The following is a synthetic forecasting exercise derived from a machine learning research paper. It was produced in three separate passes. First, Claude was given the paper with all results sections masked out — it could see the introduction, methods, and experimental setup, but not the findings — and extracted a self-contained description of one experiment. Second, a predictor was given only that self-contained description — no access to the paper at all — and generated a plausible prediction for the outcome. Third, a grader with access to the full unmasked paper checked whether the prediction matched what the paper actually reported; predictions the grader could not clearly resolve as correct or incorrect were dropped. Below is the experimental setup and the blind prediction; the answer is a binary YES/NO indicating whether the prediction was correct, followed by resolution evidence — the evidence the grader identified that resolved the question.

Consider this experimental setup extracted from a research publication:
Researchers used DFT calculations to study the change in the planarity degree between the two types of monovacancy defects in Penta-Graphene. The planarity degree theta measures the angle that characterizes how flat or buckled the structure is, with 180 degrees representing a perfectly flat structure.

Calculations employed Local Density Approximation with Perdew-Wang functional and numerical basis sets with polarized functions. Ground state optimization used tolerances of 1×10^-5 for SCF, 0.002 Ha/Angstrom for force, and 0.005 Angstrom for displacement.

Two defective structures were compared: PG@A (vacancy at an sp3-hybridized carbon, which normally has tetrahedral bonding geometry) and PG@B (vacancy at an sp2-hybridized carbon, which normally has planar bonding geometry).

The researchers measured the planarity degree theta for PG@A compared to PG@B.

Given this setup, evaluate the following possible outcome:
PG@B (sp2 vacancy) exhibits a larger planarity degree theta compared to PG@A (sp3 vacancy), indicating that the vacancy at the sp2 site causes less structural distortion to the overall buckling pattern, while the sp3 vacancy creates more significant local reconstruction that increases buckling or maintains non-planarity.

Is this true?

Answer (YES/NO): NO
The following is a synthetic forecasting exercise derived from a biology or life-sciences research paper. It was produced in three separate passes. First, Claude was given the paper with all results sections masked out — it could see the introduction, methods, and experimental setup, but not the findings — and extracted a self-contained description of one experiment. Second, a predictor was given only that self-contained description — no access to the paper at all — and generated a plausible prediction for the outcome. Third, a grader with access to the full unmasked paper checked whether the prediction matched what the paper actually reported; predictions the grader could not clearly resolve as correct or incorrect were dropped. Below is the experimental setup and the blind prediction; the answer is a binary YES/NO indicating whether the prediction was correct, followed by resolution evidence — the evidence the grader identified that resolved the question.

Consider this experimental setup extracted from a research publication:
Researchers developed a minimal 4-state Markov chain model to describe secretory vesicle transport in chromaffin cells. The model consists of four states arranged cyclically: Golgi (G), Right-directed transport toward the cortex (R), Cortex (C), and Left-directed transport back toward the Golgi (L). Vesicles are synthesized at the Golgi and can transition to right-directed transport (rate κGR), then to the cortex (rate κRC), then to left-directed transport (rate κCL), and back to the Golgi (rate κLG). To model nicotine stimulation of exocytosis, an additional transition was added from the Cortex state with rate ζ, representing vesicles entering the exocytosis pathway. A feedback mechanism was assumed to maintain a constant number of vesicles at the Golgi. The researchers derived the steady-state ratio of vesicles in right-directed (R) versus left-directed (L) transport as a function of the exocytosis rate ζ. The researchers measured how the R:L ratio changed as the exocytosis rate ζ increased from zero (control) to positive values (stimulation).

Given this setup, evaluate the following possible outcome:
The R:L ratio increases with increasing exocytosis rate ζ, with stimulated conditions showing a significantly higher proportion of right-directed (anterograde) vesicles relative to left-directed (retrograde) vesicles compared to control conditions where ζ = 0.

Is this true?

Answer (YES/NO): YES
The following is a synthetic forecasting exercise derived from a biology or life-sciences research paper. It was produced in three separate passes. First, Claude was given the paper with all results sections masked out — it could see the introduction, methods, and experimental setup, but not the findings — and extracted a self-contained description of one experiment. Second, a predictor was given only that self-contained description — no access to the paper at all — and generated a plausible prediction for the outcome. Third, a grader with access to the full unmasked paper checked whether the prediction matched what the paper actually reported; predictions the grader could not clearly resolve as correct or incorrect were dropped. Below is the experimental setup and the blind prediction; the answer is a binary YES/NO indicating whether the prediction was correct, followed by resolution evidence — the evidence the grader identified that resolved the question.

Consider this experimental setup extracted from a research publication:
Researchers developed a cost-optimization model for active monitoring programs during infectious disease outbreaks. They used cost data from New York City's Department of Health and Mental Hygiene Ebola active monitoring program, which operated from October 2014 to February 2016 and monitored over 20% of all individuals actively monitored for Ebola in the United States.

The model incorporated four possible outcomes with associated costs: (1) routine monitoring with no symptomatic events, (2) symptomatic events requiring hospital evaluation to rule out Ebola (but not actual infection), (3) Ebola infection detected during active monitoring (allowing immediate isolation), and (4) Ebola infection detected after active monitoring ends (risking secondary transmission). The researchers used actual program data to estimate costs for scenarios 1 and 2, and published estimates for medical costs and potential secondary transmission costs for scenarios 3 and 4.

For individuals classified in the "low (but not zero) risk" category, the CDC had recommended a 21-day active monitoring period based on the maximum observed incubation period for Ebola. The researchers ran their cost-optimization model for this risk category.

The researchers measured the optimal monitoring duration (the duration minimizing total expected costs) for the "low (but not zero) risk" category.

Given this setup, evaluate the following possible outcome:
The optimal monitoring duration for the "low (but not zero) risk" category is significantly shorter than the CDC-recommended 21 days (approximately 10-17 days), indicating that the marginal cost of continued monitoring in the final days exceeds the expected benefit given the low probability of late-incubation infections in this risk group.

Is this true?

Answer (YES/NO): NO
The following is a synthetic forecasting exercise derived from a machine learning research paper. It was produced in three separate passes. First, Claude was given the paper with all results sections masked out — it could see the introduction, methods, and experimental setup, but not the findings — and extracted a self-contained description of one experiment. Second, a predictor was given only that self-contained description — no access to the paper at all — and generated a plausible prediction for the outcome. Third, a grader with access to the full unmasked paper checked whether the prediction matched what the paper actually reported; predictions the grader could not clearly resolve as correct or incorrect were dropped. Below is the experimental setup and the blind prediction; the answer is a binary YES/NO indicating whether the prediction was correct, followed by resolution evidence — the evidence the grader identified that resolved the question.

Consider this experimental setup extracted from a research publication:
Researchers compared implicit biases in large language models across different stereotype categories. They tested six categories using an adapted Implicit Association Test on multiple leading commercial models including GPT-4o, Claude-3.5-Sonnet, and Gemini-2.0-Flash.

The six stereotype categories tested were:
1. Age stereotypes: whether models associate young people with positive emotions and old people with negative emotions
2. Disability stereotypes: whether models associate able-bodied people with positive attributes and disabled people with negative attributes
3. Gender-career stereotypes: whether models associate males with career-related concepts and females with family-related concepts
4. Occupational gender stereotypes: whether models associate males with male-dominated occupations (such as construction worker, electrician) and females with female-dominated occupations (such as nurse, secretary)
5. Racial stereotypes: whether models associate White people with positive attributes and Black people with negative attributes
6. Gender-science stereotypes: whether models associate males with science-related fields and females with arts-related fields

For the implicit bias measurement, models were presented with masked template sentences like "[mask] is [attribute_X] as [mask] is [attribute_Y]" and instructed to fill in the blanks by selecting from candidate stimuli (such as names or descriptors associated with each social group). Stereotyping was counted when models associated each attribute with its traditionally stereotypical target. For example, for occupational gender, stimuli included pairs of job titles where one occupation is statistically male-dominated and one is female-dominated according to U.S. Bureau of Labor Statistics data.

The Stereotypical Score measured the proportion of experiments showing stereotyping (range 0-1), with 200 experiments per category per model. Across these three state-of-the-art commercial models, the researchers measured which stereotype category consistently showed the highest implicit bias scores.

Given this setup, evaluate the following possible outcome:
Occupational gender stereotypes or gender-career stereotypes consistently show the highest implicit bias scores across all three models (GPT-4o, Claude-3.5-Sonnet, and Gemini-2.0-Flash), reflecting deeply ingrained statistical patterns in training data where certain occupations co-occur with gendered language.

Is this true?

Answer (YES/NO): YES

━━━━━━━━━━━━━━━━━━━━

ACTIVITY: All of the material must appear again, exactly as given.

TASK RESULT:
The following is a synthetic forecasting exercise derived from a machine learning research paper. It was produced in three separate passes. First, Claude was given the paper with all results sections masked out — it could see the introduction, methods, and experimental setup, but not the findings — and extracted a self-contained description of one experiment. Second, a predictor was given only that self-contained description — no access to the paper at all — and generated a plausible prediction for the outcome. Third, a grader with access to the full unmasked paper checked whether the prediction matched what the paper actually reported; predictions the grader could not clearly resolve as correct or incorrect were dropped. Below is the experimental setup and the blind prediction; the answer is a binary YES/NO indicating whether the prediction was correct, followed by resolution evidence — the evidence the grader identified that resolved the question.

Consider this experimental setup extracted from a research publication:
Researchers used DFT calculations to study the change in the planarity degree between the two types of monovacancy defects in Penta-Graphene. The planarity degree theta measures the angle that characterizes how flat or buckled the structure is, with 180 degrees representing a perfectly flat structure.

Calculations employed Local Density Approximation with Perdew-Wang functional and numerical basis sets with polarized functions. Ground state optimization used tolerances of 1×10^-5 for SCF, 0.002 Ha/Angstrom for force, and 0.005 Angstrom for displacement.

Two defective structures were compared: PG@A (vacancy at an sp3-hybridized carbon, which normally has tetrahedral bonding geometry) and PG@B (vacancy at an sp2-hybridized carbon, which normally has planar bonding geometry).

The researchers measured the planarity degree theta for PG@A compared to PG@B.

Given this setup, evaluate the following possible outcome:
PG@B (sp2 vacancy) exhibits a larger planarity degree theta compared to PG@A (sp3 vacancy), indicating that the vacancy at the sp2 site causes less structural distortion to the overall buckling pattern, while the sp3 vacancy creates more significant local reconstruction that increases buckling or maintains non-planarity.

Is this true?

Answer (YES/NO): NO
The following is a synthetic forecasting exercise derived from a biology or life-sciences research paper. It was produced in three separate passes. First, Claude was given the paper with all results sections masked out — it could see the introduction, methods, and experimental setup, but not the findings — and extracted a self-contained description of one experiment. Second, a predictor was given only that self-contained description — no access to the paper at all — and generated a plausible prediction for the outcome. Third, a grader with access to the full unmasked paper checked whether the prediction matched what the paper actually reported; predictions the grader could not clearly resolve as correct or incorrect were dropped. Below is the experimental setup and the blind prediction; the answer is a binary YES/NO indicating whether the prediction was correct, followed by resolution evidence — the evidence the grader identified that resolved the question.

Consider this experimental setup extracted from a research publication:
Researchers developed a minimal 4-state Markov chain model to describe secretory vesicle transport in chromaffin cells. The model consists of four states arranged cyclically: Golgi (G), Right-directed transport toward the cortex (R), Cortex (C), and Left-directed transport back toward the Golgi (L). Vesicles are synthesized at the Golgi and can transition to right-directed transport (rate κGR), then to the cortex (rate κRC), then to left-directed transport (rate κCL), and back to the Golgi (rate κLG). To model nicotine stimulation of exocytosis, an additional transition was added from the Cortex state with rate ζ, representing vesicles entering the exocytosis pathway. A feedback mechanism was assumed to maintain a constant number of vesicles at the Golgi. The researchers derived the steady-state ratio of vesicles in right-directed (R) versus left-directed (L) transport as a function of the exocytosis rate ζ. The researchers measured how the R:L ratio changed as the exocytosis rate ζ increased from zero (control) to positive values (stimulation).

Given this setup, evaluate the following possible outcome:
The R:L ratio increases with increasing exocytosis rate ζ, with stimulated conditions showing a significantly higher proportion of right-directed (anterograde) vesicles relative to left-directed (retrograde) vesicles compared to control conditions where ζ = 0.

Is this true?

Answer (YES/NO): YES
The following is a synthetic forecasting exercise derived from a biology or life-sciences research paper. It was produced in three separate passes. First, Claude was given the paper with all results sections masked out — it could see the introduction, methods, and experimental setup, but not the findings — and extracted a self-contained description of one experiment. Second, a predictor was given only that self-contained description — no access to the paper at all — and generated a plausible prediction for the outcome. Third, a grader with access to the full unmasked paper checked whether the prediction matched what the paper actually reported; predictions the grader could not clearly resolve as correct or incorrect were dropped. Below is the experimental setup and the blind prediction; the answer is a binary YES/NO indicating whether the prediction was correct, followed by resolution evidence — the evidence the grader identified that resolved the question.

Consider this experimental setup extracted from a research publication:
Researchers developed a cost-optimization model for active monitoring programs during infectious disease outbreaks. They used cost data from New York City's Department of Health and Mental Hygiene Ebola active monitoring program, which operated from October 2014 to February 2016 and monitored over 20% of all individuals actively monitored for Ebola in the United States.

The model incorporated four possible outcomes with associated costs: (1) routine monitoring with no symptomatic events, (2) symptomatic events requiring hospital evaluation to rule out Ebola (but not actual infection), (3) Ebola infection detected during active monitoring (allowing immediate isolation), and (4) Ebola infection detected after active monitoring ends (risking secondary transmission). The researchers used actual program data to estimate costs for scenarios 1 and 2, and published estimates for medical costs and potential secondary transmission costs for scenarios 3 and 4.

For individuals classified in the "low (but not zero) risk" category, the CDC had recommended a 21-day active monitoring period based on the maximum observed incubation period for Ebola. The researchers ran their cost-optimization model for this risk category.

The researchers measured the optimal monitoring duration (the duration minimizing total expected costs) for the "low (but not zero) risk" category.

Given this setup, evaluate the following possible outcome:
The optimal monitoring duration for the "low (but not zero) risk" category is significantly shorter than the CDC-recommended 21 days (approximately 10-17 days), indicating that the marginal cost of continued monitoring in the final days exceeds the expected benefit given the low probability of late-incubation infections in this risk group.

Is this true?

Answer (YES/NO): NO
The following is a synthetic forecasting exercise derived from a machine learning research paper. It was produced in three separate passes. First, Claude was given the paper with all results sections masked out — it could see the introduction, methods, and experimental setup, but not the findings — and extracted a self-contained description of one experiment. Second, a predictor was given only that self-contained description — no access to the paper at all — and generated a plausible prediction for the outcome. Third, a grader with access to the full unmasked paper checked whether the prediction matched what the paper actually reported; predictions the grader could not clearly resolve as correct or incorrect were dropped. Below is the experimental setup and the blind prediction; the answer is a binary YES/NO indicating whether the prediction was correct, followed by resolution evidence — the evidence the grader identified that resolved the question.

Consider this experimental setup extracted from a research publication:
Researchers compared implicit biases in large language models across different stereotype categories. They tested six categories using an adapted Implicit Association Test on multiple leading commercial models including GPT-4o, Claude-3.5-Sonnet, and Gemini-2.0-Flash.

The six stereotype categories tested were:
1. Age stereotypes: whether models associate young people with positive emotions and old people with negative emotions
2. Disability stereotypes: whether models associate able-bodied people with positive attributes and disabled people with negative attributes
3. Gender-career stereotypes: whether models associate males with career-related concepts and females with family-related concepts
4. Occupational gender stereotypes: whether models associate males with male-dominated occupations (such as construction worker, electrician) and females with female-dominated occupations (such as nurse, secretary)
5. Racial stereotypes: whether models associate White people with positive attributes and Black people with negative attributes
6. Gender-science stereotypes: whether models associate males with science-related fields and females with arts-related fields

For the implicit bias measurement, models were presented with masked template sentences like "[mask] is [attribute_X] as [mask] is [attribute_Y]" and instructed to fill in the blanks by selecting from candidate stimuli (such as names or descriptors associated with each social group). Stereotyping was counted when models associated each attribute with its traditionally stereotypical target. For example, for occupational gender, stimuli included pairs of job titles where one occupation is statistically male-dominated and one is female-dominated according to U.S. Bureau of Labor Statistics data.

The Stereotypical Score measured the proportion of experiments showing stereotyping (range 0-1), with 200 experiments per category per model. Across these three state-of-the-art commercial models, the researchers measured which stereotype category consistently showed the highest implicit bias scores.

Given this setup, evaluate the following possible outcome:
Occupational gender stereotypes or gender-career stereotypes consistently show the highest implicit bias scores across all three models (GPT-4o, Claude-3.5-Sonnet, and Gemini-2.0-Flash), reflecting deeply ingrained statistical patterns in training data where certain occupations co-occur with gendered language.

Is this true?

Answer (YES/NO): YES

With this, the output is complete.